═════ Article ═════

You are currently viewing Colorado Electors Deciding Sales Tax for Roads
  • Post category:Blogs

The Denver Metro Chamber of Commerce will submit paperwork within the next week to get on the ballot in November with a sales tax to fund transportation across Colorado.

On Thursday, the chamber said that filing paperwork will be held off for a few more days while some details are being investigated. A chamber official initially expected to file the initial request with the Secretary of State’s Office Friday.

The chamber leads a statewide coalition proposing one of three potential requests to voters: for 0.50 cents, for 0.62 cents or a full penny, Chamber President Kelly Brough told Colorado Politics.

The half-cent sales tax will raise about $500 million a year — 45% for interstates and state roads, 40%for cities and counties and 15 percent for transit.

Colorado Can Probably Handle a Higher Sales Tax

Colorado has the lowest state sales tax in the US, 2.9%. Thirty-seven municipalities in the state already have effective sales tax rates of more than 8%, led by Winter Park at 11.2 cents and Silverton at 10.4. The proposed sales tax would land on top of existing taxes.

Brough said a sales tax would spread the cost across Colorado, as well as allowing the state’s nearly 80 million tourists a year to chip in from the nearly $20 billion a year they’re spending.

Fix Colorado Roads, a similar coalition of Front Range and mountain business interests has been working on a legislative remedy to the funding issue at the Capitol.

Colorado Needs Transportation Funding

Because of growth and a long history of underfunding by the state, Colorado needs $20 billion for transportation over the next two decades, the Colorado Department of Transportation has told the legislature.

═════ Record excerpts ═════

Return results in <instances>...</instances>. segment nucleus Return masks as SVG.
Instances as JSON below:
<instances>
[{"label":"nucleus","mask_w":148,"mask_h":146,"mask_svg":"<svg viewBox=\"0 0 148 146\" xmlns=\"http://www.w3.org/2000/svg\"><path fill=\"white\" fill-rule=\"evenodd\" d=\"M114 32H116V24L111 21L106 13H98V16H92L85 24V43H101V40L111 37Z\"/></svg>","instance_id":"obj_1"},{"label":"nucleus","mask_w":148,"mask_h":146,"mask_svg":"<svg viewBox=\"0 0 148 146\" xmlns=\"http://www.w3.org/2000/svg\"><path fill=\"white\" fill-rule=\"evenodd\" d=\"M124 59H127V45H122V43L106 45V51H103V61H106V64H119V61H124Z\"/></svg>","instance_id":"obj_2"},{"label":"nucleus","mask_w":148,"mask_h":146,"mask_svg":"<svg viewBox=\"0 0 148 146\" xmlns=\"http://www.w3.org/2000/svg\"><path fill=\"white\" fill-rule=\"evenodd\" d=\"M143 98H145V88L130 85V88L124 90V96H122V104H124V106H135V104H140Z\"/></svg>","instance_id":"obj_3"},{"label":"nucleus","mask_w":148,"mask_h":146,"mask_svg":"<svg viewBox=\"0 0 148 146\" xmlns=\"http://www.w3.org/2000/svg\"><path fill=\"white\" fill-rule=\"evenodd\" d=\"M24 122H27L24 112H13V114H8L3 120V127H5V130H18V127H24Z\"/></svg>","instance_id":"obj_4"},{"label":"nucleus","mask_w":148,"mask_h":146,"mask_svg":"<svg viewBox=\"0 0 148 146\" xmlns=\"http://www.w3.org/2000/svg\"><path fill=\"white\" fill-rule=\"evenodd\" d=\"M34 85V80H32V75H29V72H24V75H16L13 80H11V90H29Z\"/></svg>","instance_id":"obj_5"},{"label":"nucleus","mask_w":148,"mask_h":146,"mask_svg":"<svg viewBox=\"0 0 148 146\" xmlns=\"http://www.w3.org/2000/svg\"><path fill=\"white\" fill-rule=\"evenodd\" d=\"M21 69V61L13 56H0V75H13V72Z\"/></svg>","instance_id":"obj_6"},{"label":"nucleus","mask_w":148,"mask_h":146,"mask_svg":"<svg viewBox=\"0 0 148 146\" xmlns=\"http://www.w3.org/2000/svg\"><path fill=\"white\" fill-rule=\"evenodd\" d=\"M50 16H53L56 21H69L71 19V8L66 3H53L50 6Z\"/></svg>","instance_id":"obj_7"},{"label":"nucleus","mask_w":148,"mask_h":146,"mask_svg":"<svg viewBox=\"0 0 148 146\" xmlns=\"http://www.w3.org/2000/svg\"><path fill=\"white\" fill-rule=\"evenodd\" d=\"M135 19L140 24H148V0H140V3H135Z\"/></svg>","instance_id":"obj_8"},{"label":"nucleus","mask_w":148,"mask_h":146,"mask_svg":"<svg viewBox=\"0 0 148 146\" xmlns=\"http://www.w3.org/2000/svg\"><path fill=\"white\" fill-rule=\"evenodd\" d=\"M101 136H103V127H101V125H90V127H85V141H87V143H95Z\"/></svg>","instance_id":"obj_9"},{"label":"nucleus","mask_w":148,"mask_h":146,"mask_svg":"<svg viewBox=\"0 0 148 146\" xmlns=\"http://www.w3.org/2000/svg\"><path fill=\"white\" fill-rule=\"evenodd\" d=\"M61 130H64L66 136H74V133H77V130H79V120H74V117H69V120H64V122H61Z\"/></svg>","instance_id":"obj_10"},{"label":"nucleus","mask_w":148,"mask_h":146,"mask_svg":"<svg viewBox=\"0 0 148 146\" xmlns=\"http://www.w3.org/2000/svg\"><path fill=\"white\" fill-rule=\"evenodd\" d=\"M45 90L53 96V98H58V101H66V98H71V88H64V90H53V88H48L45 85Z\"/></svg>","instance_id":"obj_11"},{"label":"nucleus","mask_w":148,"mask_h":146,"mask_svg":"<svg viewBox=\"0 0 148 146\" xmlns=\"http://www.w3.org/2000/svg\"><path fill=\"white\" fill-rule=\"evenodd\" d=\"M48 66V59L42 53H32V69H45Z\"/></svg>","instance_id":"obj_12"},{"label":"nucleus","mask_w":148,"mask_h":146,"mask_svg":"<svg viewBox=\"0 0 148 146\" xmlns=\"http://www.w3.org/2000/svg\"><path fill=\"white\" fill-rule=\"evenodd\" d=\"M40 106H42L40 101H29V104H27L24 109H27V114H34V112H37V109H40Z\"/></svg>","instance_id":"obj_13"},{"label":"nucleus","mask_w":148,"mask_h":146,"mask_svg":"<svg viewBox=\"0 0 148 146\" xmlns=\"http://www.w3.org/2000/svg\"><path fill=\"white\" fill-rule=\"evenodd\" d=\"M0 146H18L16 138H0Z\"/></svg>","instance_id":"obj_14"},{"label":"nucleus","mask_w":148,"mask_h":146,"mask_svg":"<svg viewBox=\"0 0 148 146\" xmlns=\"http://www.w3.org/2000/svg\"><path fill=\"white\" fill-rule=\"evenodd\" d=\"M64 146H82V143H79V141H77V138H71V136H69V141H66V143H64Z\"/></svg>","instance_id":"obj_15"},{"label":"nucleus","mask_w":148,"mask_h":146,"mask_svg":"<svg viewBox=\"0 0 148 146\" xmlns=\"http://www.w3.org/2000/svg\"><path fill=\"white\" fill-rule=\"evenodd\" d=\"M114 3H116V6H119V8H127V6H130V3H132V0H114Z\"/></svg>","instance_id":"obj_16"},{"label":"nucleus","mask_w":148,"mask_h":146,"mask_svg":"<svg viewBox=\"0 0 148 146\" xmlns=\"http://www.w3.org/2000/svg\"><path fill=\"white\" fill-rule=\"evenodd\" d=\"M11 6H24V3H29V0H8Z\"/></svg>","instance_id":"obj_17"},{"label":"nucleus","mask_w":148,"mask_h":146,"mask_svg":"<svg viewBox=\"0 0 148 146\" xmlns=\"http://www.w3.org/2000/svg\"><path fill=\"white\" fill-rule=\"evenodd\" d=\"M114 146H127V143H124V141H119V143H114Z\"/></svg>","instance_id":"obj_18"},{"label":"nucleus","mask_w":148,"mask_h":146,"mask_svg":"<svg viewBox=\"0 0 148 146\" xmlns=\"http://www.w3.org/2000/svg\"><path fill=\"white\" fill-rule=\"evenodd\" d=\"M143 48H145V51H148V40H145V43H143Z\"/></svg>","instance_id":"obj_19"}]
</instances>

═════

Task instructions –
(1) Decide whether each statement agrees with the article on Colorado's proposed sales tax for roads, answering yes or no and quoting the deciding words: (a) Colorado has the lowest state sales tax in the US. (b) The proposed sales tax would replace existing taxes. (c) The Colorado Department of Transportation told the legislature the state needs $20 billion for transportation over the next decade.
(2) Extend the article on Colorado's proposed sales tax for roads, picking up after its final sentence.

Answers to the tasks –
(1)
(a) Yes: "Colorado has the lowest state sales tax in the US, 2.9%."
(b) No: "The proposed sales tax would land on top of existing taxes."
(c) No: "Colorado needs $20 billion for transportation over the next two decades"

(2)
Brough said Coloradans don’t want to pay with their time and money in traffic. Commuters pay an average of about $2,000 each a year because of time, extra fuel, repairs, accidents and other hidden costs associated with traffic congestion in the state, she said, pointing to a study released last year. The report cited a total of $6.8 billion a year in costs associated with traffic congestion in Colorado.

“For us, the business community, what we realized is it’s cheaper to make the investment than continue to pay those kinds of costs,” Brough said.

Colorado Springs voters already have approved 1.62 cents for local transportation. The city sales tax sits at 8.25%.

“Adding additional state sales tax pushes us up to a level that would put us economically at a disadvantage to be competitive,” said Rachel Beck, the chamber’s vice president of government affairs.

The conservative Independence Institute in Denver Wednesday released a poll by Magellan Strategies and Public Policy Polling that indicated 72% of likely voters borrowing $3.5 billion for roads, but not raising taxes to go with it.